Yale Computer Science Dept overworked, understaffed - sethbannon
http://yaledailynews.com/blog/2013/01/29/computer-science-dept-overworked-understaffed/
======
simonsarris
Ugh this sounds familiar.

Back in 2008-2010 I was one of two sitting students on the Computer Science
curriculum committee at Rensselaer Polytechnic University (RPI).

Three topics were always present:

1\. What do we do about kids who come in knowing inadequate math and how does
this keep happening?

2\. Should we consider switching out C/C++ as the default for Java as the
default. (The answer to this was almost always no, but many professors at RPI
accepted assignments in multiple languages, usually whatever the TAs were
familiar with. I used a lot of python later in the year instead of C/C++/Java)

3\. _God damn it_ we are understaffed.

* **About this exercise**
According to the forum thread above, which topics were always present on the Computer Science curriculum committee at RPI? List every one.

* **Study material**
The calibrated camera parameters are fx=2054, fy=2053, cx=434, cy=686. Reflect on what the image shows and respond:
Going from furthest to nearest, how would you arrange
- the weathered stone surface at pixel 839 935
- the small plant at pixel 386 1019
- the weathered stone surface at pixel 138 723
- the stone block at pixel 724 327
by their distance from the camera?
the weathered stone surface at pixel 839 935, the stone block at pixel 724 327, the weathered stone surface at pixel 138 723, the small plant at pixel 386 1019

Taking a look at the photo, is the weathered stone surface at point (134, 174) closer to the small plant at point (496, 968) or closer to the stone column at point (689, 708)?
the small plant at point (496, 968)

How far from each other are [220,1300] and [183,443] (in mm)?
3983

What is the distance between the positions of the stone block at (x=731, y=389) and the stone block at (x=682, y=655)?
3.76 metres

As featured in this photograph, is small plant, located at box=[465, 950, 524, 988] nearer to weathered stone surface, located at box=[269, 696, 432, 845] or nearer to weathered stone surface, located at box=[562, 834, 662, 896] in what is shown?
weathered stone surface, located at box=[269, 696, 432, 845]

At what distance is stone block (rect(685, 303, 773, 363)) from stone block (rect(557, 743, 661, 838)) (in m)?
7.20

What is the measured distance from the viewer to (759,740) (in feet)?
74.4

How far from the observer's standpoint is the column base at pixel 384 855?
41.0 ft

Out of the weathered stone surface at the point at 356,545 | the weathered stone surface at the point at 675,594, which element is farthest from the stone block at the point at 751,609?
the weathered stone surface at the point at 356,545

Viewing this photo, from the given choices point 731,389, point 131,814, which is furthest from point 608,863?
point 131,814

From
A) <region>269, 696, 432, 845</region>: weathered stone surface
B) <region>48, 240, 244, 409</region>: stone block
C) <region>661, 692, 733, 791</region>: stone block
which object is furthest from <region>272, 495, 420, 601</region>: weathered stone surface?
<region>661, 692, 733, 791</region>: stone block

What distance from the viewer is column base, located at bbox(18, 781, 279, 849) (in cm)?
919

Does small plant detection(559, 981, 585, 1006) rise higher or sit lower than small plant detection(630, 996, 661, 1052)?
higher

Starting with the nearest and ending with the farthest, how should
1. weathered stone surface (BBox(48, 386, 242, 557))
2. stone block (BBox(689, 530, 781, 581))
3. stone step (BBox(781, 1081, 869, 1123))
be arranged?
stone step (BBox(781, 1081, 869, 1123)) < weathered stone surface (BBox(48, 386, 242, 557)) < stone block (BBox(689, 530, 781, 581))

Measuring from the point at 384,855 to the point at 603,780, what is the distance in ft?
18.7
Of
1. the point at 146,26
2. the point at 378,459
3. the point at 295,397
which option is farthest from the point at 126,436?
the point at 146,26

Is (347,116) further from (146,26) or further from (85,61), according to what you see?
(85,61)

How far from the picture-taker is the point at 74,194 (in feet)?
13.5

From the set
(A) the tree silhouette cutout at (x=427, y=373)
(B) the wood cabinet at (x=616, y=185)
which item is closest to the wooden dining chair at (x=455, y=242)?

* **Task response**
1. What to do about kids who come in knowing inadequate math, and how this keeps happening.
2. Whether to consider switching out C/C++ as the default for Java as the default.
3. Being understaffed.